◆ **Task objective**:
Return the lines below, from the first one through the line with "1.04 metres", copying each without any change.

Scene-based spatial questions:
>>>

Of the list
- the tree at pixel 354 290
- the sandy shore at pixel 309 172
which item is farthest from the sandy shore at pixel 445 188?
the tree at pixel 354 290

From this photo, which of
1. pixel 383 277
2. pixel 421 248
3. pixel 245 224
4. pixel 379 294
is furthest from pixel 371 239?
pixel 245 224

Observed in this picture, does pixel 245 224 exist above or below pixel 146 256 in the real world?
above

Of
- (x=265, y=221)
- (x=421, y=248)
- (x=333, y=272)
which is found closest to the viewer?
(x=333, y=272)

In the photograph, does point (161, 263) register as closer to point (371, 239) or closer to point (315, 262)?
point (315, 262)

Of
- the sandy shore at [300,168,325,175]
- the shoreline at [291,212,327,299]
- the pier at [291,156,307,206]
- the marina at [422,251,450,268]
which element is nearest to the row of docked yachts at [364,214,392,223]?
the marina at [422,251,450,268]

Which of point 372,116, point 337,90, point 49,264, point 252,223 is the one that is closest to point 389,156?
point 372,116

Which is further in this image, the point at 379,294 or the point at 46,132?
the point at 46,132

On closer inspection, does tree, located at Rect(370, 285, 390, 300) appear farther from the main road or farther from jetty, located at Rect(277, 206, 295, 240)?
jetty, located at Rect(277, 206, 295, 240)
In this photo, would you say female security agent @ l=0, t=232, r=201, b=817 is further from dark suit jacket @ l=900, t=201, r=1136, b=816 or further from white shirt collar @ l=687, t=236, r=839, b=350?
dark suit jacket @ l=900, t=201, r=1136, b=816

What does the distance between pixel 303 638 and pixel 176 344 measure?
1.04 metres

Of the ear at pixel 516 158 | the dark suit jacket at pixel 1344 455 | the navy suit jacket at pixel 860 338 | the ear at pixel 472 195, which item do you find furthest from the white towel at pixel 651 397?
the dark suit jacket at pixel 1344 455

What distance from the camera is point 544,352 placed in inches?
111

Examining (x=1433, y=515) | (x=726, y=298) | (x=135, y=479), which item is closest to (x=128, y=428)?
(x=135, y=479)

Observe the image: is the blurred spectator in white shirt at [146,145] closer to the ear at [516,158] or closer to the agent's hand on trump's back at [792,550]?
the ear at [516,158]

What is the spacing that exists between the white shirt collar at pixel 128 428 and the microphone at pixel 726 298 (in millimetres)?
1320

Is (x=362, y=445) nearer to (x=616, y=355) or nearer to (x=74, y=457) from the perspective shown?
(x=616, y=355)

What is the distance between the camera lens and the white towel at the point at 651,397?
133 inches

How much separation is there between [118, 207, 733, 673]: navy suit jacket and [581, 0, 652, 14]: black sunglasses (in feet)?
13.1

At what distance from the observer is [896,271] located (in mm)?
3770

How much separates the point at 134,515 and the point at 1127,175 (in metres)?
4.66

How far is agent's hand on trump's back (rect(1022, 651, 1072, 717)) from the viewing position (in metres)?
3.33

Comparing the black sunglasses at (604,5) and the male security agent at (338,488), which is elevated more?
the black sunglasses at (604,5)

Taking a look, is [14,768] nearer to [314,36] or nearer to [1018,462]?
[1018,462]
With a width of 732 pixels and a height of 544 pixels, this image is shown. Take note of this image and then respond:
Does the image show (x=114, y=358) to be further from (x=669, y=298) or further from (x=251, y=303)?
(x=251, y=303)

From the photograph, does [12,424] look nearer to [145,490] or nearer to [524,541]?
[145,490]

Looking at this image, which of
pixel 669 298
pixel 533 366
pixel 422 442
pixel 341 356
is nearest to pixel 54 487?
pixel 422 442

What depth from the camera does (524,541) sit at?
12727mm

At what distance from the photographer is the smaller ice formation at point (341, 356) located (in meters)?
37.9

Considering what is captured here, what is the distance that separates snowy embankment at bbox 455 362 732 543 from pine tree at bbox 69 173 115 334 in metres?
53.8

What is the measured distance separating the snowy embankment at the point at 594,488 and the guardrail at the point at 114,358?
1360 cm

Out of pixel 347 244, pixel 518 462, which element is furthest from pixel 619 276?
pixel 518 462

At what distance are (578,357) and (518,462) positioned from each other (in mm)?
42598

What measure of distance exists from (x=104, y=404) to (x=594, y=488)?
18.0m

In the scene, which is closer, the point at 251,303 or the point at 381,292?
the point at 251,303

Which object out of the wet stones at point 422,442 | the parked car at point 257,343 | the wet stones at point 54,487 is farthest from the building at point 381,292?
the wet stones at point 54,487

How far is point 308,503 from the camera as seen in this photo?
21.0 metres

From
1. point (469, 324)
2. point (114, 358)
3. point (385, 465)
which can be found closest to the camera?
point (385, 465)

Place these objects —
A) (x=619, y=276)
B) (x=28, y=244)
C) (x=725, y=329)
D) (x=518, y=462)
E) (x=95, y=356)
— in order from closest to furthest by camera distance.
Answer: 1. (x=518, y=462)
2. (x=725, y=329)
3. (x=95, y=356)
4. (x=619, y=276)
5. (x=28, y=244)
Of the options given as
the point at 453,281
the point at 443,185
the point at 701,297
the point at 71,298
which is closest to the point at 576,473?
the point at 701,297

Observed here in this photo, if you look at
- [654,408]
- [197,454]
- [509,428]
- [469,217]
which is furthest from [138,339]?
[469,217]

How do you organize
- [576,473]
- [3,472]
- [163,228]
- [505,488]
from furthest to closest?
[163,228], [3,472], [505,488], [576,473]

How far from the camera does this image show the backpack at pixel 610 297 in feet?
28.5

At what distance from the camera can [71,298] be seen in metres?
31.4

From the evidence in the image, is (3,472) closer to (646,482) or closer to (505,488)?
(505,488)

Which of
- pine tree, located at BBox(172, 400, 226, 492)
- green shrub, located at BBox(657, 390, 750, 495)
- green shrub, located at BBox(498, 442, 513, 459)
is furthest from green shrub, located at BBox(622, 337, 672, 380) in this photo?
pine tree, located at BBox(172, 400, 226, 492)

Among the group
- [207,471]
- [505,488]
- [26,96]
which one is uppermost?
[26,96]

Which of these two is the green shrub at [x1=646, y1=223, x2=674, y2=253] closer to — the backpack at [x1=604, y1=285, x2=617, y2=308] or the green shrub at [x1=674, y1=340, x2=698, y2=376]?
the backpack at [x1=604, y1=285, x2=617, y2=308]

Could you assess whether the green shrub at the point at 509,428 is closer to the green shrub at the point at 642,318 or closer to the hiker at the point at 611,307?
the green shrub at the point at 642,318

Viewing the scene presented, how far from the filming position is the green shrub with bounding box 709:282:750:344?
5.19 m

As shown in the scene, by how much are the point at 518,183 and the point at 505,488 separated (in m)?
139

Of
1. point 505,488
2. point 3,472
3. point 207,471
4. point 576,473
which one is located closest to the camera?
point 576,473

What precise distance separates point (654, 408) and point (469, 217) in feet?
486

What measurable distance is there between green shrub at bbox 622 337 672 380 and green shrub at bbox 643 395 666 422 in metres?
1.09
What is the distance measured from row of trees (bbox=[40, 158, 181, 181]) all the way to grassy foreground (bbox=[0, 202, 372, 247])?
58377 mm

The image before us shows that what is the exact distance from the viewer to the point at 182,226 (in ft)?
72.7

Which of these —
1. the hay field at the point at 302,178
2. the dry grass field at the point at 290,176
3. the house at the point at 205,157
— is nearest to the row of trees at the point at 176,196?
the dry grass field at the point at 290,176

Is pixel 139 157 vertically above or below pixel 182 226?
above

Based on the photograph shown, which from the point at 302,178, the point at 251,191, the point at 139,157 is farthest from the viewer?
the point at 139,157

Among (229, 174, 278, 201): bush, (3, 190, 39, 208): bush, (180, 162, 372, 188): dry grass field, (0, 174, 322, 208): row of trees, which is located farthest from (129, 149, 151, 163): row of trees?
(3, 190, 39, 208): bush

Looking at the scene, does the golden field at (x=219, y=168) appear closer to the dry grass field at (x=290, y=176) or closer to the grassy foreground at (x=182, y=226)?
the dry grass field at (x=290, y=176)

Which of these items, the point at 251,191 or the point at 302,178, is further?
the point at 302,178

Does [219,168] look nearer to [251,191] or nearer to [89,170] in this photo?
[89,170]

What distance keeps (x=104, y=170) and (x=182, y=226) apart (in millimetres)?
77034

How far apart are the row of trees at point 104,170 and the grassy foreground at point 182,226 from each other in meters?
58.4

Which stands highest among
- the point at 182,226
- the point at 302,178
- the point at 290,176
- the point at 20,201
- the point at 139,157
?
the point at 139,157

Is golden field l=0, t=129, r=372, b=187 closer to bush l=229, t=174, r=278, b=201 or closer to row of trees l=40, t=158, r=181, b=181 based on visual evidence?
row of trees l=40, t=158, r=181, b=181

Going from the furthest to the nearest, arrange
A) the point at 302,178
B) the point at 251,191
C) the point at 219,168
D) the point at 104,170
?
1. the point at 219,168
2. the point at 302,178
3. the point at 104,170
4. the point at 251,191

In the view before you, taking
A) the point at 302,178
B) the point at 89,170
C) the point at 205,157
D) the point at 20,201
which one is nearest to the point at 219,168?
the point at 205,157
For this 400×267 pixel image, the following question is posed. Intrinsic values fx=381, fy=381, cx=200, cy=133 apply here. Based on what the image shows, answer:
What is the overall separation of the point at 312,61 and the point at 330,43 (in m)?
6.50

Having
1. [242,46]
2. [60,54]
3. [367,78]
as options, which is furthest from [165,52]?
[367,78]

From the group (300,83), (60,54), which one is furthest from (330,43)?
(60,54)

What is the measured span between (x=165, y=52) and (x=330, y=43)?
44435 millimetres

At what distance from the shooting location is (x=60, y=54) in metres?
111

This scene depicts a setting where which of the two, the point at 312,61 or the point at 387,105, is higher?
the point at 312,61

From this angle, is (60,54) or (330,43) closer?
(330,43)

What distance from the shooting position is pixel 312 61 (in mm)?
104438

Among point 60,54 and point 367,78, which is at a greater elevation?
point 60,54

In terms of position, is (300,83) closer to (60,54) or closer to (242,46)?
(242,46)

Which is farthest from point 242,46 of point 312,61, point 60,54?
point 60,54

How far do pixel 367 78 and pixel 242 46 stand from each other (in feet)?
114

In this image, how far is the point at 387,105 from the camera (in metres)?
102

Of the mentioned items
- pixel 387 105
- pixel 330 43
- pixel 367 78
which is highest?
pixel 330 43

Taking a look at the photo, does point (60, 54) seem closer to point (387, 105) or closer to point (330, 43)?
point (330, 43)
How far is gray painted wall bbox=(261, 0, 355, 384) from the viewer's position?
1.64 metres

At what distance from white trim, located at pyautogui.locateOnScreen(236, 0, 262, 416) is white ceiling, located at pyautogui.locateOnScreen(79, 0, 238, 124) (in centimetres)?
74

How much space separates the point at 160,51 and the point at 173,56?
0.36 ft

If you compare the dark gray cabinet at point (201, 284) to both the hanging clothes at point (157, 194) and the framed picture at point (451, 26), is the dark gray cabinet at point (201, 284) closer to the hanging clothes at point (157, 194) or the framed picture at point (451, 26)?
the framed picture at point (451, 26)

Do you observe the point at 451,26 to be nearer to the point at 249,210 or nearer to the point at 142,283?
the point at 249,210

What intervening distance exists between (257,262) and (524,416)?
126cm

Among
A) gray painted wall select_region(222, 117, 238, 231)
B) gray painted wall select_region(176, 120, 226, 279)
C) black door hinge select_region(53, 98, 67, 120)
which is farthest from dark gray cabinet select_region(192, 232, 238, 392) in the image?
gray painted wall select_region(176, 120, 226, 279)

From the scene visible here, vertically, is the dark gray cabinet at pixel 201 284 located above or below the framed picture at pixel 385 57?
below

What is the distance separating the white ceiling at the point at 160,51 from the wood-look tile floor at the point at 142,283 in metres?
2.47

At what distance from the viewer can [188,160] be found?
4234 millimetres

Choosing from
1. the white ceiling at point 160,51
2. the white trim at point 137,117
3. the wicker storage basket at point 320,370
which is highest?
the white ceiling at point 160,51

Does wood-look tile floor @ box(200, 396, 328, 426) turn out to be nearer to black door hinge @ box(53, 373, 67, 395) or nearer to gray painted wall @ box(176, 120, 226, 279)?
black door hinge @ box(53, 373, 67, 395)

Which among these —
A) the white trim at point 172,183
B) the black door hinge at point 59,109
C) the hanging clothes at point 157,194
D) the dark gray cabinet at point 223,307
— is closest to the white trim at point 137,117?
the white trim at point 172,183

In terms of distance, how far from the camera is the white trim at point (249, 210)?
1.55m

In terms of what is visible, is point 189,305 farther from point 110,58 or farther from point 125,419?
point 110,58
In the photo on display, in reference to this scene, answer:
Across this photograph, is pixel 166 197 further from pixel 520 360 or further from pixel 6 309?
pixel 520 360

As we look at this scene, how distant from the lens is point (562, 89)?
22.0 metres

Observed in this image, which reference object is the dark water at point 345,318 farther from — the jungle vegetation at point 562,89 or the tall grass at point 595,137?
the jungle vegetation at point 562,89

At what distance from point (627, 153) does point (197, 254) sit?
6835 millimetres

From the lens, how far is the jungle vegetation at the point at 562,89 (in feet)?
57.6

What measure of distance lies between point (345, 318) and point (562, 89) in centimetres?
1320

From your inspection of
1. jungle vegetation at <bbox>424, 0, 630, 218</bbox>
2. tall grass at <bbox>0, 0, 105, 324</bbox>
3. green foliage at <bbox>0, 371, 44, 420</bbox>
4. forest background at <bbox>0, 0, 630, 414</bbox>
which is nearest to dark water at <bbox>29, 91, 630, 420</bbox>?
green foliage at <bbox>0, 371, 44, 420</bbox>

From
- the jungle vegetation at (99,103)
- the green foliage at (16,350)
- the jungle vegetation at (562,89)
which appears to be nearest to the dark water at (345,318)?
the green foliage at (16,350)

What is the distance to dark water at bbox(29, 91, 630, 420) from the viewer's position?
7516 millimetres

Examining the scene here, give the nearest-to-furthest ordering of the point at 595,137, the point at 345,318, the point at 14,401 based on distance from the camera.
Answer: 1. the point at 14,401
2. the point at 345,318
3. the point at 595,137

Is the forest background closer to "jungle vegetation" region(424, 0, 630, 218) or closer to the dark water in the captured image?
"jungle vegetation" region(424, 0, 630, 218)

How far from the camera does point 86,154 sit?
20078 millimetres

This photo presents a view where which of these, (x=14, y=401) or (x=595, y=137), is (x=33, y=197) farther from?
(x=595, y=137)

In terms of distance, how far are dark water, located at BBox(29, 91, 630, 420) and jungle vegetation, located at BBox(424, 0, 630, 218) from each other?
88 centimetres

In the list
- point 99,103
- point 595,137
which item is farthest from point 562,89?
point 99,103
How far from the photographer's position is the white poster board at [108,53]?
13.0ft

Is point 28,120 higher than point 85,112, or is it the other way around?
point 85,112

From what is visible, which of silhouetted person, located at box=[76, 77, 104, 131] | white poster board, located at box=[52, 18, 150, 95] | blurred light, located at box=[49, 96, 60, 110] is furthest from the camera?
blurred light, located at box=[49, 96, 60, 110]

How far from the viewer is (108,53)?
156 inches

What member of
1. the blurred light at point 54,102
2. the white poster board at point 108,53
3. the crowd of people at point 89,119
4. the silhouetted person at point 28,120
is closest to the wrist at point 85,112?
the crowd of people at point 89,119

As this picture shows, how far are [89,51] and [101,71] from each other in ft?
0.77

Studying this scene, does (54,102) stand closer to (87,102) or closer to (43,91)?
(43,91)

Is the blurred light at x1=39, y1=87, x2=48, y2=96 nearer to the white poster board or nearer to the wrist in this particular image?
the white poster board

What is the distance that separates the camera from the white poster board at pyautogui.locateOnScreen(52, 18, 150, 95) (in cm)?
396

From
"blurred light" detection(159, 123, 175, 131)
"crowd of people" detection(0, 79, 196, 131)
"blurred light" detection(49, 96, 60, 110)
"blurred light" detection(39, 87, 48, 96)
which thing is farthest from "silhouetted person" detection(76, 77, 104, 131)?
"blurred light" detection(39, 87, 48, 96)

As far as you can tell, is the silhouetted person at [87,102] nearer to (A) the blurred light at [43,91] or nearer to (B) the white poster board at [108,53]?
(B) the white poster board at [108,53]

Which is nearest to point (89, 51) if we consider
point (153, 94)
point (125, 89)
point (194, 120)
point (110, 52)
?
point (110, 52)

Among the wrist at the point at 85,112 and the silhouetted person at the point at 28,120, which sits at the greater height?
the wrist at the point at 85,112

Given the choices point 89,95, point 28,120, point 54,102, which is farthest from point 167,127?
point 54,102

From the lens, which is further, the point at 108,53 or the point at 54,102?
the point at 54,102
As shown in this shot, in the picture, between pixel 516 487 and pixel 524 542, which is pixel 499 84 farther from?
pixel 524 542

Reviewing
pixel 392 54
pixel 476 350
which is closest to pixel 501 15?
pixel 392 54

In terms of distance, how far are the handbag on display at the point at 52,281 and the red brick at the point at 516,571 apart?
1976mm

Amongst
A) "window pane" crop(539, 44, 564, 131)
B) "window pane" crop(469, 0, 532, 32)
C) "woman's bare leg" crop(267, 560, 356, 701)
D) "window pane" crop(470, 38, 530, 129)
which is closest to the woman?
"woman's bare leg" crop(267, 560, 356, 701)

<<<

◆ **Exercise solution**:
Of the list
- the tree at pixel 354 290
- the sandy shore at pixel 309 172
which item is farthest from the sandy shore at pixel 445 188?
the tree at pixel 354 290

From this photo, which of
1. pixel 383 277
2. pixel 421 248
3. pixel 245 224
4. pixel 379 294
is furthest from pixel 371 239?
pixel 245 224

Observed in this picture, does pixel 245 224 exist above or below pixel 146 256 in the real world?
above

Of
- (x=265, y=221)
- (x=421, y=248)
- (x=333, y=272)
which is found closest to the viewer?
(x=333, y=272)

In the photograph, does point (161, 263) register as closer to point (371, 239) or closer to point (315, 262)?
point (315, 262)

Of
- the sandy shore at [300,168,325,175]
- the shoreline at [291,212,327,299]
- the pier at [291,156,307,206]
- the marina at [422,251,450,268]
which element is nearest to the row of docked yachts at [364,214,392,223]?
the marina at [422,251,450,268]

Which of point 372,116, point 337,90, point 49,264, point 252,223 is the one that is closest to point 389,156?
point 372,116

Which is further in this image, the point at 379,294 or the point at 46,132?
the point at 46,132

On closer inspection, does tree, located at Rect(370, 285, 390, 300) appear farther from the main road or farther from jetty, located at Rect(277, 206, 295, 240)?
jetty, located at Rect(277, 206, 295, 240)
In this photo, would you say female security agent @ l=0, t=232, r=201, b=817 is further from dark suit jacket @ l=900, t=201, r=1136, b=816 or further from white shirt collar @ l=687, t=236, r=839, b=350?
dark suit jacket @ l=900, t=201, r=1136, b=816

What does the distance between pixel 303 638 and pixel 176 344 measure?
1.04 metres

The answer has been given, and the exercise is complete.